I gave up. “Could we agree that there was fault on both sides and let bygones be bygones?”
“No.”
There was another silence.
“If it’s true,” he said eventually, “where’s this laptop thing?”
I got out the laptop and booted it up. He was suspicious but fascinated.
“It’s so black and shiny. Looks like the devil’s work!”
“The laptop is by Samsung,” I said. “I can’t answer for some of the software.”
“What does it do?”
The simpler applications kept him quiet for forty-five minutes. Then he said, “It’s possessed.”
“What makes you say that?”
“There’s a demon in it who wants to play chess with me, and he wins every game.”
He was getting annoyed, so I opened Excel to distract him. It proved a lucky move. He looked around for the Book of Enemies.
“Could you put the information from that into here?”
“Not unless you grant me a stay of execution,” I pointed out.
He seemed reluctant.
“I could rearrange your enemies alphabetically,” I said softly, “or by what they did. Any way you like. If they owe you money, I could put that in too. I could make it all add itself up.”
It was too much for him. “All right, you can stay alive as long as you’re doing this.”
It was just like the Thousand and One Nights, I thought. Except that instead of using my seductive charms and storytelling ability to persuade my murderous prince to let me live another day, I was persuading him to let me live another day so I could do some more data entry.
Still. The main thing was to live another day.
***
I spent the next day locked in my tower, toiling through the list of enemies. John’s clerks kept running up with instructions:
‘Outstanding grudges in bold.’
‘Need new column for Suggested Penance.’
‘Colour code by social rank?’
Then there was a message from the Royal Nursery:
‘Oscar demanding something sounds like CHOCK LUTT. Please advise.’
For obvious reasons, I didn’t hurry over the spreadsheet, but I’d still completed over a hundred entries by lunchtime. John was enchanted with the results.

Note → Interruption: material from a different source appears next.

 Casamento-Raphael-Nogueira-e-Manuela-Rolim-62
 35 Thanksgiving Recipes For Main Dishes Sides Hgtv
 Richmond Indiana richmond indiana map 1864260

“Philip Augustus hasn’t got anything like this,” he chuckled as he scrolled down the page.
I took advantage of his good humour to ask if I could see Oscar, and he decided to come with me. We were greeted at the door of the nurseries by a servant John introduced as Hodierna.
“My old nurse. Hodierna, this is Lady Moppet – Oscar’s mother.”
I didn’t relish being introduced as Oscar’s mother; as often as not, the result was threats of litigation. Hodierna, however, seemed delighted to meet me.
“Oscar! Our little star! It’s a good batch this year, Sire, but Oscar is the best of the lot! You’ll see!”
She took us into a room where several toddlers were tumbling over a miniature castle. Oscar was perched on its topmost tower. He had a short wooden sword with which he was stabbing at any child who attempted to scale the tower.
“I’m the king of the castle,” he crowed. “You’re the dirty rascals.”
“Now, Oscar,” I said, “they’re not really dirty rascals.”
“No indeed, my lady,” said Hodierna promptly. “These were all born to noble mothers. The plebeian children are in the pig wallow.”
“The pig wallow?”
“They’re perfectly happy,” said John.
“I’ve never seen such an aptitude at his age, Sire,” said Hodierna, “if it wasn’t in your brothers and yourself. He’s going to be a great warrior, sure and certain.”
“Good heavens,” I said. “Mrs Kensington thought he was going to end up jail.”
John frowned. “Who’s Mrs Kensington?”
“She runs Little Princes and Princesses. That’s the nursery Oscar attended.”
“Why wasn’t he being brought up in your household?”
“I’m short-staffed.”
“Odd arrangement. Still, at least he was with his peers.”
“It’s not really for princes and princesses,” I had to admit. “I think they did have the son of a sheik once.”
“Well, all I can say is you didn’t bring him here a moment too soon. Educated with commoners – persecuted by this Kensington woman who clearly didn’t recognise a fine soldier in the making – “
“It’s one of the best nurseries in London,” I said indignantly. “It was costing me a fortune. And not everyone would take Oscar, he’s a problem child.”
“Who says so?” demanded John.
“Mrs Kensington!”
“I’m going to write to this Kensington woman and complain in the strongest terms.”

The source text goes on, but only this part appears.